» LIST OF TASKS:
**A)** Copy the election post word for word, between "A lot of people" and "poll from 2007).", inclusive.
**B)** Rewrite the paragraph of the election post that begins "A lot of people are saying" as a short list that keeps its main facts.
**C)** Using the election post, answer these questions:
(i) Who won the election?
(ii) What did a bunch of states vote for?
(iii) What year is the poll the post points to?

Thoughts on the election

Obama won!  A few observations on the election:

A lot of people are saying "Look, now this really shows that any child can grow up to be President!"  Well, no.  At the same time as the U.S. elected a black man as President, a bunch of states voted for anti-gay laws.  And plenty of ignorant people were still under the impression that Obama is a Muslim and that that's a bad thing.  And Senator (soon to be former Senator) Dole in North Carolina attacked her challenger Kay Fagan by calling her an atheist - Hagan responded by calling it "slander".  There was no Colin Powell moment in that race where someone asked "why do you care if Fagan is an atheist?"  So yes, a black man won the presidency, showing we've progressed, but you probably still can't win the Presidency if you are openly atheist, openly gay, Muslim or Arab (see a poll from 2007).

» DATA LINES:
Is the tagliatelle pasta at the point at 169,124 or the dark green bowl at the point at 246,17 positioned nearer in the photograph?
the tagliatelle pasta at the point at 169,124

» COMPLETE ANSWERS:
**A)**
A lot of people are saying "Look, now this really shows that any child can grow up to be President!"  Well, no.  At the same time as the U.S. elected a black man as President, a bunch of states voted for anti-gay laws.  And plenty of ignorant people were still under the impression that Obama is a Muslim and that that's a bad thing.  And Senator (soon to be former Senator) Dole in North Carolina attacked her challenger Kay Fagan by calling her an atheist - Hagan responded by calling it "slander".  There was no Colin Powell moment in that race where someone asked "why do you care if Fagan is an atheist?"  So yes, a black man won the presidency, showing we've progressed, but you probably still can't win the Presidency if you are openly atheist, openly gay, Muslim or Arab (see a poll from 2007).

**B)**
- Many people say the result shows any child can grow up to be President, but that isn't so.
- On the same day a black man was elected President, a bunch of states voted for anti-gay laws.
- Plenty of people still wrongly believed Obama is a Muslim and thought that was a bad thing.
- In North Carolina, Senator Dole attacked her challenger by calling her an atheist, and the challenger called it "slander."
- No one in that race asked why it should matter if the challenger is an atheist.
- The win shows progress, but someone openly atheist, openly gay, Muslim or Arab probably still can't win the Presidency (see a poll from 2007).

**C)**
(i) Obama
(ii) Anti-gay laws
(iii) 2007